Recorded data START
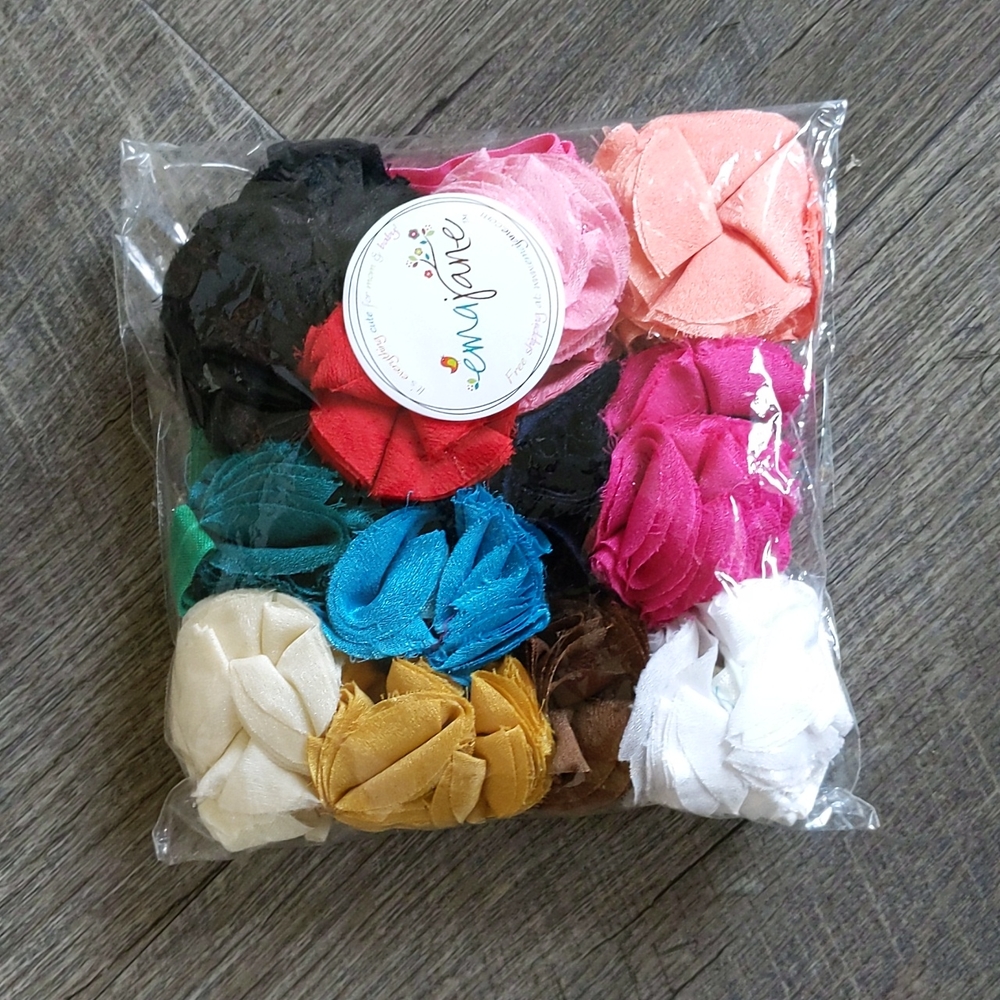 Handmade Baby Flower Headbands - Picture 2 of 2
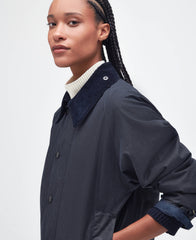 Beaufort Wax Jacket Navy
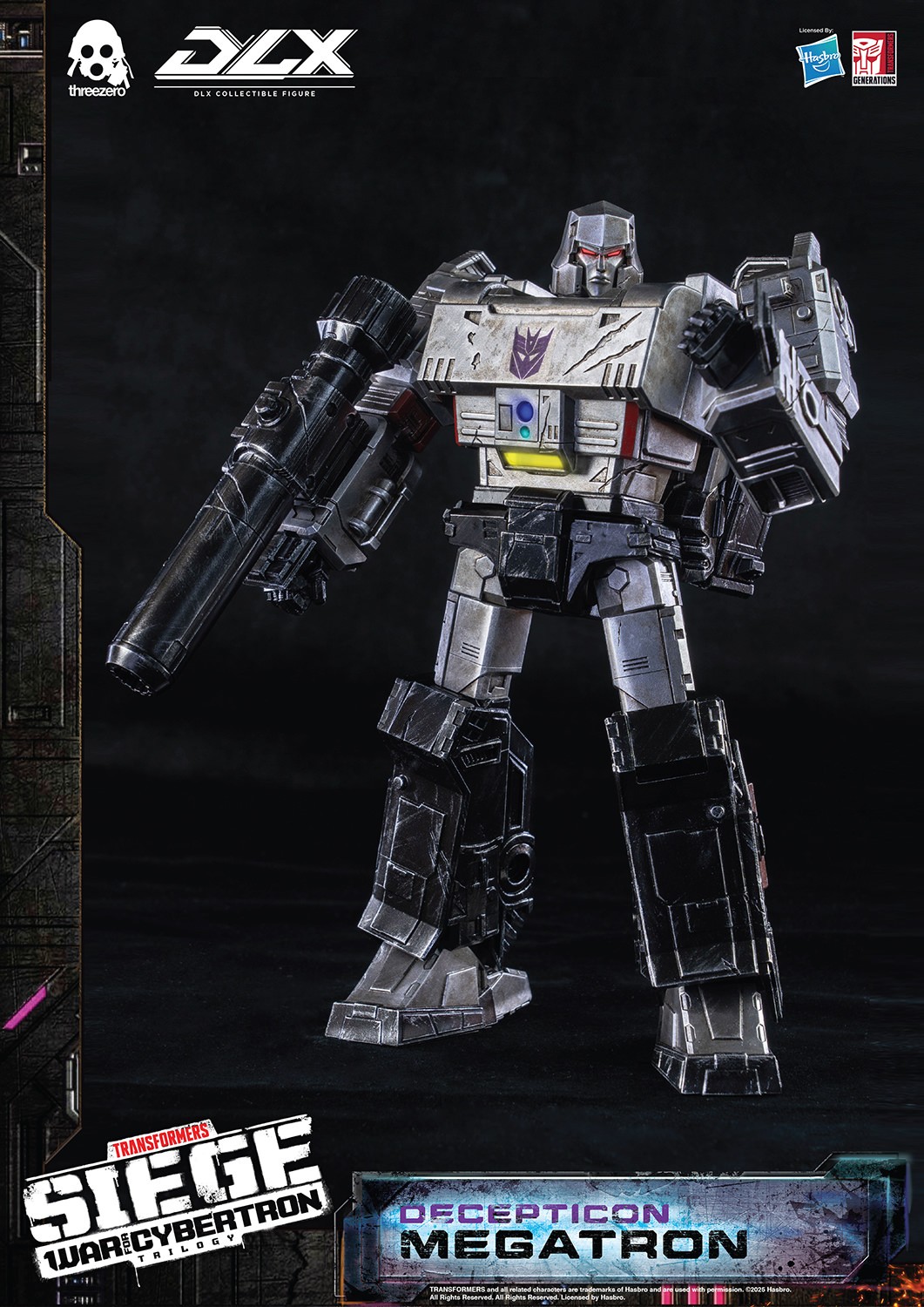 Transformers Megatron DLX Action Figure  (Prototype Shown) View 13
Recorded data END
# Task directions
Word for word, restate all of the material, omitting the images.

# Solution to this task
 Handmade Baby Flower Headbands - Picture 2 of 2
 Beaufort Wax Jacket Navy
 Transformers Megatron DLX Action Figure  (Prototype Shown) View 13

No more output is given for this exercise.